I don't think it's a good idea to call 19626 the first electric Victor to be sold unless we have original documentation that it was on sale before 19621 and 19630 on May 1, 1925. I double-checked the Victor monthly supplements from April to June 1925 and it was never listed. It wasn't listed in Talking Machine World either. A database I subscribe to of searchable images of the Philadelphia Inquirer only go up to 1922. Here's a photograph of the 1926 numerical book (taken at the State of Delaware Division of Historical and Cultural Affairs office): http://www.phonostalgia.com/1926_nocat28.jpg. 19626 was listed with several numbers that were "issued for the Pacific Coast Trade," marked with a cross, but were apparently never listed in the monthly supplements. The numbers in this photograph are 19615, 19618, 19626, 19629, 19639, 19643-19647, 19649, 19660, 19664, 19665, and 19673. Victor 19832 "Monkey Biz-ness (Down in Tennessee)" was also marked in this book as "issued for the Pacific Coast Trade," although the blue card says "Balt. spec." (Baltimore special?) Sony does have separate typewritten ledgers of special releases and supplements that I never had time to look at. They may possibly have the release and shipping info for these discs. -Ryan
> Date: Tue, 9 Oct 2012 12:38:50 -0400
> From: [log in to unmask]
> Subject: Re: [ARSCLIST] Victor's first electrics
> To: [log in to unmask]
> The Victor blue history (release) card for 19626 states that the release of
> April 1925 was "Phila. Spec.," meaning I presume, intended for the
> Philadelphia market, not the Pacific. BTW, Sutton's "Recording the
> 'twenties" cites the disc as Victor's first electrical release.

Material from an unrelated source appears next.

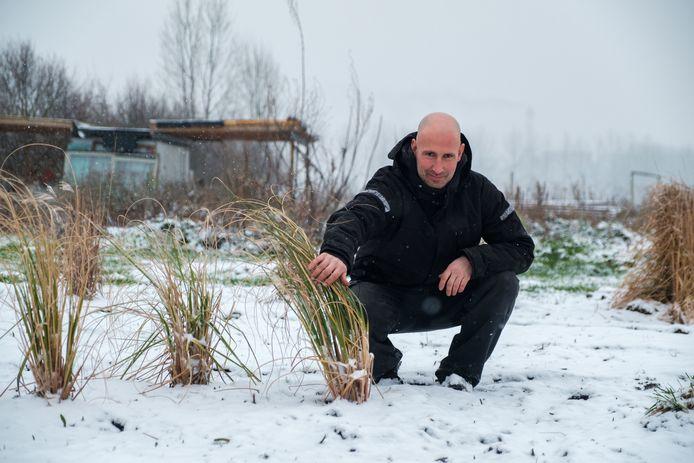 Ben Rombouts moet zijn Bloemenplukweide verlaten. De eigenaar wil er weer gewoon landbouwgrond van maken.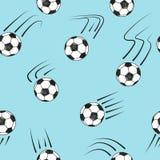 与乱画足球的无缝的样式在蓝色 库存图片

> On Tue, Oct 9, 2012 at 9:13 AM, Jack Raymond
> <[log in to unmask]>wrote:
> > Ryan Barna wrote:
> > Does anyone have solid documentation (for example, an original record
> >> list or advance notice) of
> >> when Victor 19626 by the Mask & Wig Glee Chorus/International Novelty
> >> Orchestra was released? This
> >> could have been the first electrical recording Victor issued. It wasn't
> >> listed in any of the monthly
> >> Victor supplements, and instead of giving a release date, the 1926 Victor
> >> numerical book list the
> >> release as being "issued for the Pacific Coast Trade."

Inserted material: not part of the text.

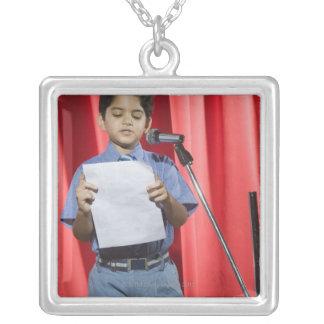 ステージのスピーチを与えている男生徒 シルバープレートネックレス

> > A couple of thoughts: The Mask & Wig show "Joan of Arkansas," with its
> > huge cast of 75 persons, played two performances in Manhattan on 4 April
> > 1925; so it would seem likely that the chorus was recorded on the previous
> > or following day. Also it sure seems strange that a recording by a
> > Philadelphia student group would have been "issued for the Pacific Coast
> > Trade" when the sales potential would have been largely in the Northeast.
> > Or was it the flip side with the International Novelty Orchestra that was
> > thought to appeal to the Pacific Coast?